Doctor of Music Education (DME)


Joshua Carver


College Music Theory, Music Composition, Comprehensive Musicianship




While the National Standards for Arts Education emphasize the necessity for nurturing creativity in public schools, the current education system is biased toward performance, undervaluing the teaching of creativity through composing at all grade levels. The systemic avoidance of music composition curricular integration starts at the college-level, where future music educators fail to encounter practical composition assignments in their music theory courses. This qualitative research study examined six college theory professors’ perspectives on how well current theory curriculum prepares future students to teach composition and how it might be best implemented. Furthermore, this study assessed shortcomings in developing compositional skill within the available college music theory curriculum. It explored existing literature concerning benefits of creativity in music education. The researcher also demonstrated that the ideals of Comprehensive Musicianship (CM) are a superlative solution to this problem, not as a dogmatic teaching methodology, but by extracting the philosophy that underpins CM. In this light, attention was given to curricular integration by showing how compositional music theory assignments could be meaningfully incorporated in applied and ensemble courses.
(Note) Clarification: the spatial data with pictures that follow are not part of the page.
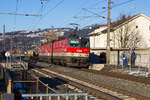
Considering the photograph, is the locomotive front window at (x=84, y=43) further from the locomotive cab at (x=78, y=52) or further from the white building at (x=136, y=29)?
the white building at (x=136, y=29)

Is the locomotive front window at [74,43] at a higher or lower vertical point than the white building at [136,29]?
lower

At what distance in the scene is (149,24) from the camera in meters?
56.6

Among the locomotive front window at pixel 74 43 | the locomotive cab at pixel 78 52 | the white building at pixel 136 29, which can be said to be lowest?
the locomotive cab at pixel 78 52

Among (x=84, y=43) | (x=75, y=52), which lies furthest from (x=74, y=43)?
(x=84, y=43)

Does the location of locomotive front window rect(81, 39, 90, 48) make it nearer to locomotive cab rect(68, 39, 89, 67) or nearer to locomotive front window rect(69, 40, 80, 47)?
locomotive cab rect(68, 39, 89, 67)

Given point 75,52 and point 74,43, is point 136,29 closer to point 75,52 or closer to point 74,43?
point 74,43

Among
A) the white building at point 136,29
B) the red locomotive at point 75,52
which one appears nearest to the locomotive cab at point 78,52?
the red locomotive at point 75,52

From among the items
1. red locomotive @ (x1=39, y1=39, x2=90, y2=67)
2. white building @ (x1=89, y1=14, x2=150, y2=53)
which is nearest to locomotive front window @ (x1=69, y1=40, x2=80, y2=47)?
red locomotive @ (x1=39, y1=39, x2=90, y2=67)

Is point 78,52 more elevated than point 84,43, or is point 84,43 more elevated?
point 84,43

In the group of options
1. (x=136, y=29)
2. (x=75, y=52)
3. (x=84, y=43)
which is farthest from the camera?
(x=136, y=29)

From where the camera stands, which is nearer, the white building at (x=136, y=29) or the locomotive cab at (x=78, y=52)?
the locomotive cab at (x=78, y=52)

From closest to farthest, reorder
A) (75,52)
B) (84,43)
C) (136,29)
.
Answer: (75,52)
(84,43)
(136,29)

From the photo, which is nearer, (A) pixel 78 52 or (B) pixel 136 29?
(A) pixel 78 52

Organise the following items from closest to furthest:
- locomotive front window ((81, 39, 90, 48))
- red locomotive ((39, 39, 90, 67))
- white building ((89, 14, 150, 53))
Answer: red locomotive ((39, 39, 90, 67)) → locomotive front window ((81, 39, 90, 48)) → white building ((89, 14, 150, 53))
The efficacy of the proposed theory curriculum was demonstrated with examples from the author’s own community college classroom experience. This study was important because it paves the way for K-12 music educators comfortable and knowledgeable in training students to compose music effectively, thereby demonstrating more comprehensive mastery of music fundamentals. Correspondingly, this dissertation could spawn additional composition-focused curriculum development in applied and ensemble music courses.